A veces sueño con un mundo en el que no hubiera que esconder lo que piensas y deseas, en el que nada pareciera ridículo a ojos ajenos, en el que uno pudiera hacer siempre todo lo posible y no se impusiera a sí mismo la censura del pudor. Diríamos siempre lo que pensamos y no trataríamos de aparentar ser cosas que no somos ni pretendemos ser, no intentaríamos impresionar a nadie, ni parecer mejores de lo que somos. Nada sería raro ni te mirarían con mala cara por confesar tus secretos más inconfesables, como si ellos no ocultaran los suyos.

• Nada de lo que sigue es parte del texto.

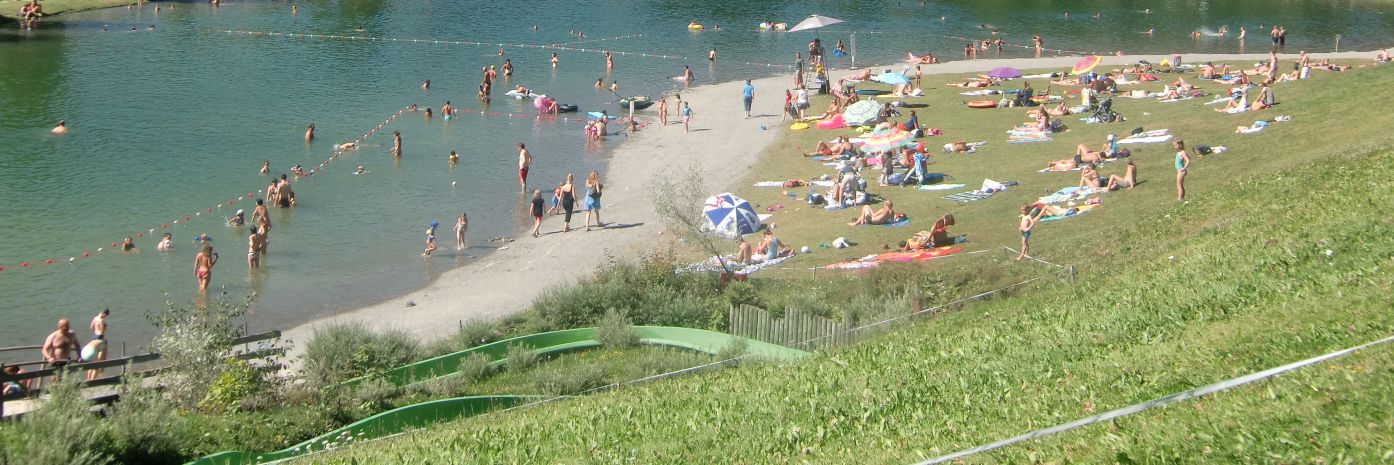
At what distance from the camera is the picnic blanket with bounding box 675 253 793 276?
849 inches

No sé por qué me avergüenzo de lo que soy, de que me gusten cosas que nadie entiende, de hacer lo prohibido, de ser diferente, pero la realidad es que es así y a pesar de que me esfuerzo por cambiar esa actitud al final siempre acabo cayendo y me siento vigilado y temeroso de que los demás puedan descubrirme, como si fuera un delito pensar de otra manera o tener esta manera particular de sentir que tanto extraña e incomoda, y es que nadie admite lo diferente, quizás porque le teme o porque le cuestiona su propia realidad a la que se han acomodado y venera como única e inquebrantable.
Después, tras unos segundos de debilidad, abandono esos sueños indebidos y mirando alrededor con desconfianza, ruborizándome como si alguien hubiera podido leer tales desvaríos en mi mente, me pliego a lo establecido y me dejo arrastrar por la marea de lo cotidiano hacia ese mundo hipócrita del que soy cómplice.